Interdiction du discours haineux

EUROPE: DISCOURS HAINEUX

Cour européenne des droits de l'homme, décision du 11 juin 2020, AFFAIRE Lilliendahl c. Islande (Requête no 29297/18)

Le requérant a rédigé un commentaire suite à un article en ligne rapportant la décision de la municipalité de Hafnarfjörður de 2015 de renforcer dans l’enseignement scolaire les questions dites LGBTIQ. L’association nationale LGBTIQ Samtökin ’78 a alors déposé plainte à l’encontre du requérant, lequel a été condamné en 2016 au sens de l’article 233 (a) du Code pénal islandais. Son commentaire a en effet été jugé constitutif de menace publique, de moquerie et de diffamation ainsi que dégradant pour un groupe de personnes en lien avec leur orientation sexuelle et leur identité de genre.
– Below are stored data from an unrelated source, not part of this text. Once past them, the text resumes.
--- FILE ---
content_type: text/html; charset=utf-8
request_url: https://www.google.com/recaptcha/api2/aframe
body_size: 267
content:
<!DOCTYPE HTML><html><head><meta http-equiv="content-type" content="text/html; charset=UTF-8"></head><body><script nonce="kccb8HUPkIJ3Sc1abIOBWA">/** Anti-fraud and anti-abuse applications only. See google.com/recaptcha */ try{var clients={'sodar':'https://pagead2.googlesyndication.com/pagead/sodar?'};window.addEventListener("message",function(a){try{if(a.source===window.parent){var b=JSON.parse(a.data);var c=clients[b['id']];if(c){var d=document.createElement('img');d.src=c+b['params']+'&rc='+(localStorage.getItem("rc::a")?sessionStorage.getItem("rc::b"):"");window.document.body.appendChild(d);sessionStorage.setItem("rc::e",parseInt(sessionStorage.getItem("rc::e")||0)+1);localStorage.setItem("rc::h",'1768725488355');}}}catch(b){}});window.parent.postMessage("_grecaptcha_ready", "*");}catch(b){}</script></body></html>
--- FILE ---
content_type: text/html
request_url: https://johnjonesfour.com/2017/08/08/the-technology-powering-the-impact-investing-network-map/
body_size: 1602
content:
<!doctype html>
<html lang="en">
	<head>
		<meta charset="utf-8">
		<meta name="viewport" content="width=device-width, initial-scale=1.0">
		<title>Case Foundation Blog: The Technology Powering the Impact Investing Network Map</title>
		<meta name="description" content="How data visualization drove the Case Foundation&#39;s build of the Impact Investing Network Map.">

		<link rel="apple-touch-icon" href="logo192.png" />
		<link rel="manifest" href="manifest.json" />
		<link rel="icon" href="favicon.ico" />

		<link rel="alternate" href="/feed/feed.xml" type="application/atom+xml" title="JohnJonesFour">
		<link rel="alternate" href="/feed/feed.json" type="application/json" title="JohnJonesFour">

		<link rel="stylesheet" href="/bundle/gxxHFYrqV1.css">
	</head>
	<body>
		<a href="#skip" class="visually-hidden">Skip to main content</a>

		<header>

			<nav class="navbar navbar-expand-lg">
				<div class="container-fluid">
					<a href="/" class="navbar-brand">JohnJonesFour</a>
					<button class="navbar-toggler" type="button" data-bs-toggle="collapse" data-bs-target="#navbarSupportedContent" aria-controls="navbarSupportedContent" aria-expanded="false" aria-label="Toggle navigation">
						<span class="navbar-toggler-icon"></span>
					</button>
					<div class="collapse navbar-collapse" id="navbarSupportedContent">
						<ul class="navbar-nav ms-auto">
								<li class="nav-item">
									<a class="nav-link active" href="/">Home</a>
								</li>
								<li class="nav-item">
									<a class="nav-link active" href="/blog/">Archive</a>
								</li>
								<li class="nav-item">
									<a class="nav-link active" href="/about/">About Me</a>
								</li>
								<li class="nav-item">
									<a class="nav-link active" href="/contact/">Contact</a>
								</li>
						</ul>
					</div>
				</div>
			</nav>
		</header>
En première instance, la Cour du district de Reykjavík a acquitté le requérant dans un jugement de 2017 en raison de sa liberté d’expression, d’une part, parce que selon elle, les commentaires n’avaient pas atteint le seuil nécessaire pour entrer dans le champ de l’article 233 (s) du Code pénal islandais, et d’autre part, parce que le requérant n’avait pas eu l’intention de violer la norme pénale. La Cour suprême islandaise, saisie de l’affaire, a examiné l’origine et la ratio legis de l’article 233 (a) du Code pénal islandais ainsi que la portée de la liberté d’expression, assurée par la Constitution islandaise ainsi que la Convention européenne de sauvegarde des droits de l'homme et des libertés fondamentales (CEDH). Elle a conclu que l’art. 233 (a) du Code pénal islandais constituait une base légale suffisante, dans le cas d’espèce, pour réduire la liberté d’expression du requérant. Partant, la Cour suprême islandaise l’a condamné à une amende d’un montant de 100 000 couronnes islandaises (soit environ 800 euros).
Le requérant a saisi la Cour européenne des droits de l’homme (CrEDH) au motif que les articles 10 (liberté d’expression) et 14 CEDH auraient été violés par la décision de la Cour suprême islandaise. Après avoir exclu l’application de l’article 17 CEDH, la CrEDH a examiné s’il y avait effectivement eu une violation des articles 10 et 14 CEDH. La CrEDH a commencé par rappeler que la liberté d’expression est un des fondements essentiels d’une société démocratique, une condition de base pour son progrès et pour l’accomplissement de chacun·e individuellement, et que les conditions de la restriction à la liberté d’expression sont bien établies dans sa jurisprudence, en particulier le respect de la proportionnalité (consid. 28 ss).
La CrEDH a estimé que, certes, la liberté d’expression du requérant avait bien été restreinte. Toutefois, après avoir rappelé sa jurisprudence concernant le discours haineux (consid. 33 ss), notamment sur la distinction entre les cas graves et les cas « moins graves » (cette dernière catégorie pouvant comprendre des propos insultants ou ridiculisant ou diffamant un groupe spécifique; consid. 36 s.), la CrEDH n'a pas vu de raison de contredire l'ârret de la Cour suprême islandaise. Par ailleurs, elle a conisdéré que l’article 233 (a) du Code pénal islandais constituait une base légale suffisante et claire (consid. 41 s.) remplissant un but légitime (consid. 43).
Finalement, la CrEDH a constaté que les propos tenus par le requérant n'avaient pas été nécessaires au débat public. Le requérant aurait pu y participer sans tenir ces propos, lesquels ne portaient pas sur la décision de la municipalité. La limitation de son droit à la liberté d’expression se justifiait par la nécessité de mettre fin au préjudice subi par une partie de la population en raison de ses propos (consid. 44).